■ **ACTIONS TO TAKE**
**1)** List every distinct username that appears as a post author in the forum thread on high versus low reps.
**2)** From the forum thread on high versus low reps, copy the passage between "Do high reps hit" and "kind of bla?", inclusive, swapping "cow" for "horse".

─── EXCERPTED TEXT

# High Reps vs Low Reps question



## Shegan (Sep 16, 2005)

Sort of a beginner in the training world so this question may be a bit elementary so, I'll apologize now if it is.....

I understand that high reps/light weight is more for tone and low reps/heavy is for bulk and strength.  My question is why?

Do high reps hit a different part or make the muscle react differently than the low reps?  Why do high reps make you feels as if you just lifted a cow while low reps are kind of bla?

I apologize again if this is a jr question but, I am trying to figure this thing out.

Thanx for your input.


----------



## LexusGS (Sep 16, 2005)

Do a serch, this has been discussed many many times.


----------



## Squaggleboggin (Sep 16, 2005)

I'm bored, so I'll flat out tell you. Number one, what you think you know isn't really true. No exercises can 'tone' and spot reduction (what 'toning' is referred to as) is a myth. There are three ways to increase muscle definition: lower BF, increase LBM, or a combination of the two (any of these will reduce BF%, which is the whole goal). Onto your real question.

 Using higher weights (and thus lower reps) forces your CNS to adapt much more rapidly than low weights and high reps. In other words, the stress of high weight is so great, your body is forced to become more efficient in its motor patterns and how it triggers the response for the movement. As you become more efficient, you can add more weight to the bar. Of course, hypertrophy occurs as well (almost always with a beginner), but there are ways to train strength without growing bigger at all. I hope this answers your question.


----------



## Shegan (Sep 16, 2005)

Thank you for replying.....

So what purpose do high reps serve?


----------



## CowPimp (Sep 16, 2005)

Shegan said:
			
		

> Sort of a beginner in the training world so this question may be a bit elementary so, I'll apologize now if it is.....
> 
> I understand that high reps/light weight is more for tone and low reps/heavy is for bulk and strength.  My question is why?

──────
─── AVAILABLE DATA

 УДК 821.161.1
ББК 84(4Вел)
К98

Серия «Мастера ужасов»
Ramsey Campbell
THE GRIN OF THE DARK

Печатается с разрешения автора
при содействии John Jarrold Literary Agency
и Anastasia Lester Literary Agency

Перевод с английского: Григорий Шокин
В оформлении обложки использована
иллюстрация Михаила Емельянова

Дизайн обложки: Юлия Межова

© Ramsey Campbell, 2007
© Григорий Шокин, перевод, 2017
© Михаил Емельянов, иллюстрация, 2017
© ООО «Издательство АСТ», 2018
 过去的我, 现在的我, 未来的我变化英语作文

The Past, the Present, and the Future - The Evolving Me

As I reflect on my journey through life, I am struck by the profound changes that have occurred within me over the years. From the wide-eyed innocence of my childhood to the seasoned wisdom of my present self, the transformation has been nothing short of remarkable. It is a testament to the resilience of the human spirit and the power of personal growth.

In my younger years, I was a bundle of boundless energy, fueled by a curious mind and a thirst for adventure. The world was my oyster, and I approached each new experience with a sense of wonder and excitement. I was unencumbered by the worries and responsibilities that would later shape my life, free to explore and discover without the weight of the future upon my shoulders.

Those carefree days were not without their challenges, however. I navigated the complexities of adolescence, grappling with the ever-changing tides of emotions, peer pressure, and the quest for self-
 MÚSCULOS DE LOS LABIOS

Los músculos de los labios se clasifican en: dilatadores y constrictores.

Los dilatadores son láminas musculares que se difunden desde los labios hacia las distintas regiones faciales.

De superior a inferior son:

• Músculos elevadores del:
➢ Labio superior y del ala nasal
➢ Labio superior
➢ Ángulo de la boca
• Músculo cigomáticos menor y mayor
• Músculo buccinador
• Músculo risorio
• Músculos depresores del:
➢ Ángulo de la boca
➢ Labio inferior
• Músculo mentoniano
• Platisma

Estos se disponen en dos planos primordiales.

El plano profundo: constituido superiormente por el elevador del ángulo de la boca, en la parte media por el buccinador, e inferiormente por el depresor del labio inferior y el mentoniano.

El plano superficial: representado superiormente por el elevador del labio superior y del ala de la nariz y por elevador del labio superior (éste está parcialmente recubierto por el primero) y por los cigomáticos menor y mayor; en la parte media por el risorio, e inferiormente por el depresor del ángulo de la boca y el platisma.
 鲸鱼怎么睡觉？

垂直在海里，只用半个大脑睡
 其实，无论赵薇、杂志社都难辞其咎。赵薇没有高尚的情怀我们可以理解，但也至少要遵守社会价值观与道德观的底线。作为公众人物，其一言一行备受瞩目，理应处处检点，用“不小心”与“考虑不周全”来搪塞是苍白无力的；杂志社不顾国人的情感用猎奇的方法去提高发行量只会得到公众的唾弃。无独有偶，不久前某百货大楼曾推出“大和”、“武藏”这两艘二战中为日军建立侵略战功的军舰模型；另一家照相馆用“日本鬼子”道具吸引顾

──────

■ **YOUR WRITTEN ANSWERS**
**1)** Shegan, LexusGS, Squaggleboggin, CowPimp

**2)**
Do high reps hit a different part or make the muscle react differently than the low reps?  Why do high reps make you feels as if you just lifted a horse while low reps are kind of bla?